How are you feeling today? If you had to choose one word to describe who you are based on the way you are feeling right now, who are you? Give yourself a name. Are you love, peace, hate, anger? If I didn’t believe that we carry around energy and transmit it wherever we go, I sure do believe it today. I went to yoga this morning and we worked on opening our heart chakra. I spent an hour and a half breaking down protective barriers of my heart and opening myself to love and receive love from others. It took exactly 2 minutes after class ended to receive my first test. That is what yoga teaches us, that everyone who comes into our life is there to teach us a lesson. We are told that it is easy to love people who are lovable but how do you fend when you are trying to love someone who doesn’t seem lovable at all?

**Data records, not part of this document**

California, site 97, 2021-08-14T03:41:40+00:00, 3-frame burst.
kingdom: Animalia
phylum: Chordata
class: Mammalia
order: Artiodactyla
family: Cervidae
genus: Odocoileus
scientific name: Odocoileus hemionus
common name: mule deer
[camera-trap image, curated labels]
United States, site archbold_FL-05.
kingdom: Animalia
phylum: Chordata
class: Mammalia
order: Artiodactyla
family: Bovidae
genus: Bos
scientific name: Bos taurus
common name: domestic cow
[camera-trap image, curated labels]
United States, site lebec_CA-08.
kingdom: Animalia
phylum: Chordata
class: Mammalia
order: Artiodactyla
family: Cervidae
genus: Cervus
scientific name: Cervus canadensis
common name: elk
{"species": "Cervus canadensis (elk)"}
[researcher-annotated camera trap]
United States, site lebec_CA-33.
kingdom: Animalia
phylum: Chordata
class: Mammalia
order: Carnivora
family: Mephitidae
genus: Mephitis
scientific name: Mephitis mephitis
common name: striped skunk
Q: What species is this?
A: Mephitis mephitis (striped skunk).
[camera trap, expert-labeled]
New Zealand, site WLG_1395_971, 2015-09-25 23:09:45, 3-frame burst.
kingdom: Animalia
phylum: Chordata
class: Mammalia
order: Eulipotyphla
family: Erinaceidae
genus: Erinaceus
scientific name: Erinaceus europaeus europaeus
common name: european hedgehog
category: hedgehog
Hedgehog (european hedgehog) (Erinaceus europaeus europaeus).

I wrote a post a few weeks ago about kindness. It has changed titles several times. A woman sent me a message telling me I had to change the wording of the title of my post because she owned the copyright to particular words. Today, weeks later, I received another threatening reminder even after I changed the title immediately days ago. As I left that class feeling all open, I checked my email and bam! Lesson one was staring me right in the face. I felt like I was under attack. Did this woman not even notice my title had changed because she was so focused on projecting her anger and aggression toward me? I responded by asking her politely to stop contacting me and wished her many blessings. Soon after, I came home and was filled with aggression too. I let that woman fill me up with so much of her anger that I became it. I couldn’t believe it. Her misplaced aggression was passed onto another innocent victim through my misplaced aggression. This energy thing is a tricky concept. It is hard to find the perfect balance of giving and receiving. No one can steal your peace. Peace is a calm that resides in each and everyone of us but anger is triggered by more anger. It’s a chain reaction. Next time I hope I will remember to breathe and that people’s words and behaviors are mostly about them and little about me. I need to calmly remind myself to choose peace and forgiveness and to be more responsible for the energy I carry around. I would never intentionally pass around a sour apple so I must think before I react.
So, let’s hear it. Who are you today? I’m ashamed.
I am very grateful to a stranger who taught me a powerful lesson today. Recently, I wrote a post titled The Art of Kindness that I willingly and happily changed to The Art of Practicing Kindness. I received this message in response to my original post.
The term The Art of Kindness and Art of Kindness are original copyright/trademark terms – Intellectual Property Rights – Please change your use of the term – the term is exclusive to a charitable fund-raising initiative and being taken off the internet – You do not own the rights to the term.
As I sat there reading these words, I couldn’t help but chuckle a bit. Is this why we have seen such a lack of kindness lately? Just turn on the news. Maybe the whole art of kindness thing is owned by the wrong people with the wrong intentions. Wait, can I even use those words in a sentence at all? Perhaps the whole idea can only be used by this charitable fund-raising initiative. I heard the lady loud and clear but how in the world does she expect me to change the use of my term? See that term actually means something to me because I am a promoter and practicer of kindness myself. I get that there are laws, really I do, but the thought that someone has the audacity to actually believe they own the rights to a term seems very silly to me. See, for me, words are just words. They are tiny scribbles that we interpret. What is it we interpret though? I can tell you an apple is a peach but if you believe the peach is an apple, why would I try and change your mind? Words only the have the meaning we apply to them. Words are the source of a great deal of trouble. They can easily offend or be misinterpreted. I make it an effort to place less value on the words themselves and place more value of the intention behind them. I can say I love you to anyone. However, if I act abusive and cruel, the words are just words without any meaning. So, to receive this message concerning the idea of kindness struck me as inappropriately funny in itself.
Who do we think we are these days? We think we are entitled to own anything or anyone we want, even a few words strung together in a certain order. The sense of entitlement surprises me every day. I read something a long time ago. It says we attract on the level we are feeling. I have been feeling pretty negative and maybe even argumentative. I have been reading A Course in Miracles and have come to understand that I need to pray for the perspective to align my thoughts with my true self. The quiet part that is filled with only peace and only love. This message provided the perspective I needed. For me, what is most important is to live in a place of love. I had been residing someplace else and it didn’t feel very good. Be the love, speak the love, give the love, be an example of love. I would like to own that. I believe love and kindness go hand in hand. Perhaps it would be worth the effort to make that my trademark. I guess what’s important is not to make it official by some silly documents but for others to look at me and define me as that without me having to coin it for myself. I guess if I am totally honest, I can admit I have been living in a very dark place called a reaction to a lack of love.
So, once again I say thank you to the perfect stranger who helped me see the perspective I needed to get me to a better place. We are just human beings, here on Earth to share a common experience. At the end of our lives, it doesn’t matter where we worked or what we owned. What does matter is who we were and how we treated others along the way.